If, at any time, the Company’s share capital is divided into different classes of shares, the rights attached to any class may be varied, subject to the provisions of the Companies Act, with the consent in writing of holders of three-quarters in nominal value of the issued shares of that class or upon the adoption of a special resolution passed at a separate meeting of the holders of the shares of that class. At every such separate meeting, all of the provisions of the Articles relating to proceedings at a general meeting apply, except that the quorum is to be the number of persons (which must be two or more) who hold or represent by proxy not less than one-third in nominal value of the issued shares of that class.

Rights in a Winding-Up

Except as the Company’s shareholders have agreed or may otherwise agree, upon the Company’s winding up, the balance of assets available for distribution is to be distributed among the holders of ordinary shares according to the amounts paid up on the shares held by them:

 

   

After the payment of all creditors including certain preferential creditors, whether statutorily preferred creditors or normal creditors; and

 

   

Subject to any special rights attaching to any class of shares.

This distribution is generally to be made in cash. A liquidator may, however, upon the adoption of a special resolution of the shareholders, divide among the shareholders the whole or any part of the Company’s assets in kind.

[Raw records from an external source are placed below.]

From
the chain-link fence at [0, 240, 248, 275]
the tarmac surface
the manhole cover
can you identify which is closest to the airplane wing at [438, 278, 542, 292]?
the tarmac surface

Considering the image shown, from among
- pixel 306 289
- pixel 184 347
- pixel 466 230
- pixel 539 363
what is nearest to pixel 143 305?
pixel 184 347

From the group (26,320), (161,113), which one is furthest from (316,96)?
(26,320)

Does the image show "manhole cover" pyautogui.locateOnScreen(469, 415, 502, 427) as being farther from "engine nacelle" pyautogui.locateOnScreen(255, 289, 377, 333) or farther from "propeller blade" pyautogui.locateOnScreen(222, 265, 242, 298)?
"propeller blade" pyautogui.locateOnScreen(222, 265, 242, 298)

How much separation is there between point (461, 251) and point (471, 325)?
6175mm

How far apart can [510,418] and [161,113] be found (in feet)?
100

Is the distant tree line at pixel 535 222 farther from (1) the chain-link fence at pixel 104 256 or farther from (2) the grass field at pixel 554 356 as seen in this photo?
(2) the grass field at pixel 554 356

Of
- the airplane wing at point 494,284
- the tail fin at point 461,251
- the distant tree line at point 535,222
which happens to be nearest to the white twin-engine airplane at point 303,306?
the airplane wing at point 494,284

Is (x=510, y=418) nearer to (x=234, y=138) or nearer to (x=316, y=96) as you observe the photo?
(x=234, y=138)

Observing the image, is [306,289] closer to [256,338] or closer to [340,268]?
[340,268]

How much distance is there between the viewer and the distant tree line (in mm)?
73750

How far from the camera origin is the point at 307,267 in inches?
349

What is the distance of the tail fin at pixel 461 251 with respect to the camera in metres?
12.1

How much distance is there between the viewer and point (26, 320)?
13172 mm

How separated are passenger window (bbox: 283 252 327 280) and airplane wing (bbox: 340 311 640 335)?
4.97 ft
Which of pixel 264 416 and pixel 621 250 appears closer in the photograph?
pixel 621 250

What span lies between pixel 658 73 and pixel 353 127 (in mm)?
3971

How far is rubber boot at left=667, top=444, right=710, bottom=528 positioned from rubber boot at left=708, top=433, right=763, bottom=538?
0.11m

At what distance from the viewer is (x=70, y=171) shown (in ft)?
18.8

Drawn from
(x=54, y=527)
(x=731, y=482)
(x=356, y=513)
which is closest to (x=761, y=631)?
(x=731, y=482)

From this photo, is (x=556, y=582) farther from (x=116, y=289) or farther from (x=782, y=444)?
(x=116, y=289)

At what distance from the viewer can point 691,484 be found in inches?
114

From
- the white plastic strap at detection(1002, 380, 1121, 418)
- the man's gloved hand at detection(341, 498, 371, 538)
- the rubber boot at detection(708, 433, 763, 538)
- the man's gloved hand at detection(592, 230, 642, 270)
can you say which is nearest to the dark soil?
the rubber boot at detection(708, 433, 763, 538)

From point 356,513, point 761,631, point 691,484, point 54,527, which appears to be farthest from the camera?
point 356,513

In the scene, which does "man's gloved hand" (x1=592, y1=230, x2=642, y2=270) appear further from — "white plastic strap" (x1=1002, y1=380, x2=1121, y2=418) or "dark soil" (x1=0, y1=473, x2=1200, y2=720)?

Limitations on Voting and Shareholding

There are no limitations imposed by English law or the Articles on the right of non-residents or foreign persons to hold or vote the Company’s ordinary shares, other than the limitations that would generally apply to all of the Company’s shareholders.

Exchange controls and restrictions on payment of dividends

Other than economic sanctions which may be in force in the UK from time to time, there are no restrictions under the Articles or under English law that limit the right of non-resident or foreign owners to hold or vote the ordinary shares or the ADSs. In addition, the Articles contain certain limitations on the voting and other rights of any holder of ordinary shares whose holding may, in the opinion of the Directors, result in the loss or failure to secure the reinstatement of any licence or franchise from any US governmental agency held by Six Continents Hotels, Inc. or any subsidiary thereof.

Share Awards and Grants to Employees

Our current policy is to settle the majority of awards or grants under the Company’s share plans with shares purchased in the market or from shares held in treasury; however, the Company continues to review this policy. The Company’s share plans incorporate the current Investment Associations’ guidelines on dilution which provide that commitments to new shares or re-issue treasury shares under executive plans should not exceed 5% of the issued ordinary share capital of the Company (adjusted for share issuance and cancellation) in any 10-year period.

As at December 31, 2020, no options were outstanding. The Company has not utilised the authority given by shareholders at any of its AGMs to allot shares for cash without first offering such shares to existing shareholders.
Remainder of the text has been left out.